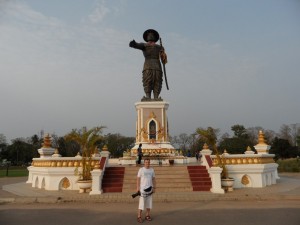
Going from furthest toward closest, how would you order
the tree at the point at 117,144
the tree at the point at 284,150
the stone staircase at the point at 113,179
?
the tree at the point at 117,144
the tree at the point at 284,150
the stone staircase at the point at 113,179

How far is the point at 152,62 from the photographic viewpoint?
22062 mm

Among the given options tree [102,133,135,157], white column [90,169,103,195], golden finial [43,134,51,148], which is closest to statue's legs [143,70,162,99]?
golden finial [43,134,51,148]

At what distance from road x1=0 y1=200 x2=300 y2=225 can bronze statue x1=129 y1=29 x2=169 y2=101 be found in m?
12.9

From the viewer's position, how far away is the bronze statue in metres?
21.7

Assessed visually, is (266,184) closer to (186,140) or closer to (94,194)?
(94,194)

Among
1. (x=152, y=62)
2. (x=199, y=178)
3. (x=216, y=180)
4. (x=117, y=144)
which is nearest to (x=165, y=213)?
(x=216, y=180)

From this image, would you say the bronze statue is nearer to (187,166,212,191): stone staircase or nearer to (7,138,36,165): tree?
(187,166,212,191): stone staircase

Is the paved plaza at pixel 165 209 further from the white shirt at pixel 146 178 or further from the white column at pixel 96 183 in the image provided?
the white shirt at pixel 146 178

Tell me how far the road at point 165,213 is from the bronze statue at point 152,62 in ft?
42.2

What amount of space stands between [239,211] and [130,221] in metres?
3.17

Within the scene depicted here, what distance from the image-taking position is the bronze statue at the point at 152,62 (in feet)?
71.3

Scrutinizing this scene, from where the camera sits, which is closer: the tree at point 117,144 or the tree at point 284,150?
the tree at point 284,150

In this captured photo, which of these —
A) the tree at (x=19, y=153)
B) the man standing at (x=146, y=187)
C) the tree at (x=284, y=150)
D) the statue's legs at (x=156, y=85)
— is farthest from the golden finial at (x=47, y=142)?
the tree at (x=19, y=153)

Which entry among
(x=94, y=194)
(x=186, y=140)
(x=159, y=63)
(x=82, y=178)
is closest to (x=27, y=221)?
(x=94, y=194)
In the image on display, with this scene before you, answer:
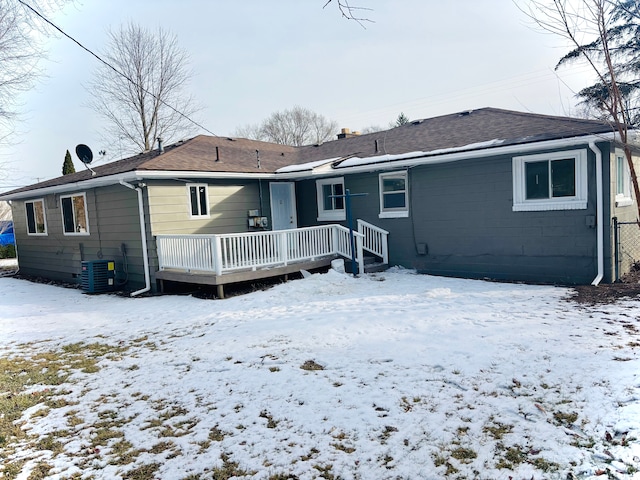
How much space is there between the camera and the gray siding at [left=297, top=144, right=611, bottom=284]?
8.77 m

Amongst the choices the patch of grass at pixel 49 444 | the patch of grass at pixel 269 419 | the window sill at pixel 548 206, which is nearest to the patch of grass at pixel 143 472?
the patch of grass at pixel 49 444

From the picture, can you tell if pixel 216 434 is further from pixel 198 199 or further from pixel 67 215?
pixel 67 215

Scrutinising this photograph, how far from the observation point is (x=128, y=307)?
30.1ft

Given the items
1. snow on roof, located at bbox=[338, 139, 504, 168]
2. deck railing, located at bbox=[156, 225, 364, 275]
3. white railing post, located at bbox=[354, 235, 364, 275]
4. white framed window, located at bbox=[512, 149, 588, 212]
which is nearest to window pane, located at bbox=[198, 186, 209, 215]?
deck railing, located at bbox=[156, 225, 364, 275]

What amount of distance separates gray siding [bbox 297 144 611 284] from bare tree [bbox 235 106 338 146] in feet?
134

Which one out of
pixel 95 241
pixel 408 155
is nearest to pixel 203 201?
pixel 95 241

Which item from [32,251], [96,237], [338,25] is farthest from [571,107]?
[32,251]

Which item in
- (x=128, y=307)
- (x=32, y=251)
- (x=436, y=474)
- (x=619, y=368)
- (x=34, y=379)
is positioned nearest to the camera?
(x=436, y=474)

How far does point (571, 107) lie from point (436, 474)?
10140mm

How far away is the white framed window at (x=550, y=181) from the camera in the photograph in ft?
28.3

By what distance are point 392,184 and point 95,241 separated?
8.28 m

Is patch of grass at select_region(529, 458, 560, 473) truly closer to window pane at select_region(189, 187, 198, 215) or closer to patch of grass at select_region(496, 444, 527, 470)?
patch of grass at select_region(496, 444, 527, 470)

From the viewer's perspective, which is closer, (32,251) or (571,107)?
(571,107)

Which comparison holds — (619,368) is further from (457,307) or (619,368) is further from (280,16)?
(280,16)
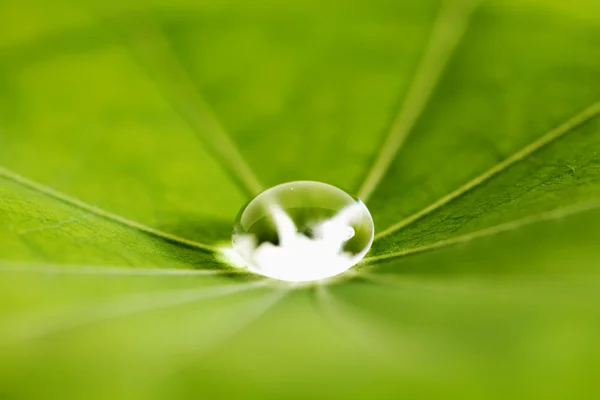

• Work instructions: Pull out every line of the data above that contains the word "gray".

• Solved problem:
How much space is there between the camera and the gray siding at [left=297, top=144, right=611, bottom=284]?
What amount of distance separates gray siding [bbox 297 144 611 284] from bare tree [bbox 235 106 338 146] in feet?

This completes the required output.